要約
- 1NCE は 9 月 9 日、Insights の比較機能の拡充を発表した。欧州向けの現行ページでは 90 日間の無料試用後、利用者 1 人当たり年額 150 ユーロと案内している。
- Device Analyzer はネットワーク全体の観測を機器選びに活用し、Edge Lens は自社の稼働機器を分析する。採用の多さは参考になるが、統一条件での性能試験ではない。
通信モジュールの選定では、仕様書に載る数値と、実際の運用で知りたいことに隔たりがある。他の現場で何が使われ、どのような通信をしているのか。接続サービスの事業者なら、その一部を観測できる。1NCE の Insights は、この立場から得られる情報を顧客の判断材料として提供し、その閲覧にも価格を付けるサービスだ。
9 月 9 日の発表で、1NCE は 30,000 件を超える導入案件の経験を生かす比較機能を紹介した。比較の対象としてネットワーク利用、電池のパフォーマンス、ハードウェア、通信トラフィックを挙げ、匿名化・集計したネットワークデータを使うと説明している。これは提供元による説明であり、匿名化の手法を外部から検証した結果ではない。また、導入案件が多いことと、同じ条件で測定した試験が多いことは別である。
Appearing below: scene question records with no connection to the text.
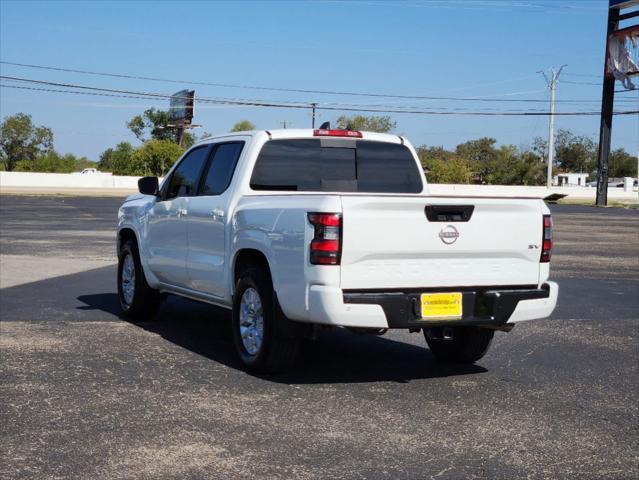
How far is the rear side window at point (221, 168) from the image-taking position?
816 centimetres

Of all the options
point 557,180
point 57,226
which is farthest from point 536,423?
point 557,180

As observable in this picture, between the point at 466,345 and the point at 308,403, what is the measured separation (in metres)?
1.98

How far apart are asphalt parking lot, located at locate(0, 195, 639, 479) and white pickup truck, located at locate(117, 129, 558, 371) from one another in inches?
20.3

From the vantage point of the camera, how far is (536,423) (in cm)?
596

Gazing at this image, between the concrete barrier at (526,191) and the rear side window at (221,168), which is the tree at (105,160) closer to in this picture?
the concrete barrier at (526,191)

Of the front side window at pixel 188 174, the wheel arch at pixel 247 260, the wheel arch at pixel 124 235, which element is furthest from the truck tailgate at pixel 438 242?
the wheel arch at pixel 124 235

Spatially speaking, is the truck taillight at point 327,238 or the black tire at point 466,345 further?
the black tire at point 466,345

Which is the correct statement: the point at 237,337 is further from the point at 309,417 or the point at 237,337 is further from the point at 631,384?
the point at 631,384

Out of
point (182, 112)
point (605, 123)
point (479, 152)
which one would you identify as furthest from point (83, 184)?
point (479, 152)

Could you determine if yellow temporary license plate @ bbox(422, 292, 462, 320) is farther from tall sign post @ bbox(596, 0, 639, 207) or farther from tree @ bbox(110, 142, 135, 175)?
tree @ bbox(110, 142, 135, 175)

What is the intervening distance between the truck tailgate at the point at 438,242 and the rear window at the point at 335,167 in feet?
5.84

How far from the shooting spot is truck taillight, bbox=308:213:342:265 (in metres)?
6.27

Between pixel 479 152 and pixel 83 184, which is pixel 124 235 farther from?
pixel 479 152

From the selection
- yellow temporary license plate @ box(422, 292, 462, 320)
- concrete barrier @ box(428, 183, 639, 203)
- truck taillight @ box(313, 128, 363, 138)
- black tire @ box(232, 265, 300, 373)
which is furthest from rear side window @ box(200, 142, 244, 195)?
concrete barrier @ box(428, 183, 639, 203)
今回の動きは新製品の初公開ではなく、既存サービスの拡充だ。1NCE は1 月 7 日の発表でも、Insights を通じたネットワーク分析と比較の提供を説明していた。9 月の発表には別製品の 1NCE AI も含まれるが、ここで見るのは Insights の情報をどのように選定や運用に使えるかである。
他社の採用傾向と、自社の稼働状況
欧州向け製品ページは、Device Analyzer と Edge Lens の役割を分けている。Device Analyzer では、機器を選ぶ段階や展開中に、より広いネットワークで観測されたハードウェアの情報を参照できる。国や業種で絞り込み、採用状況、データ効率、人気度、バランスなどの観点から見る構成だ。
Edge Lens が扱うのは、顧客自身の稼働中の SIM を含む機器群である。利用量や動作の偏りを確認し、問題を調べる際の材料にする。前者は選定時の比較対象を広げ、後者は運用現場を見えるようにする。同じ画面で扱えても、二つの情報が答える問いは一致しない。
広く使われているモジュールは、調達や実装の知見が蓄積している可能性がある。しかし、採用数から電池寿命の優劣を直接導くことはできない。報告頻度、設定、接続先のネットワークといった条件が異なり得るからだ。これは比較に当たっての留意点であり、今回の資料が各モジュールについて示した原因分析ではない。国や業種のフィルターも、残った機器の動作条件をそろえる試験とは違う。
料金の分母を取り違えない
現行の欧州向けページには、90 日間の無料試用、その後は利用者 1 人当たり年額 150 ユーロ、いつでも解約可能との案内がある。利用者単位の料金と、発表に登場する 30,000 件超の導入案件は別の尺度だ。後者は比較に使う経験の広がりを示す説明で、前者はアクセス権の課金単位である。両者を掛け合わせても売上高にはならない。
また、この表示だけでは世界共通の価格とも、9 月に初めて導入された料金とも判断できない。実際に有料利用している人数も公表資料からは分からない。購入を検討する側は、どの担当者に閲覧権が必要で、その情報によってどの作業や判断が変わるのかを見積もる必要がある。参照できるネットワークの規模だけでは、利用価値は決まらない。
更新頻度も利用条件の一部
ページにはリアルタイムの分析という説明がある一方、FAQ には分析データが 1 日に 1 回更新されるとの記載がある。公開情報では、すべての画面に共通する遅延保証までは特定できない。全機能が日次更新だと断定するのも、すべての異常を即座に知らせると受け取るのも早計だ。
定期的な機種の見直しや通信量の傾向把握と、迅速な対応を要する障害では、必要な情報の鮮度が違う。どの表示が何をいつ取り込むのかを確認して初めて、運用への組み込み方が決まる。宣伝上の表現は、契約上の応答時間や測定済みの検知速度を示すものではない。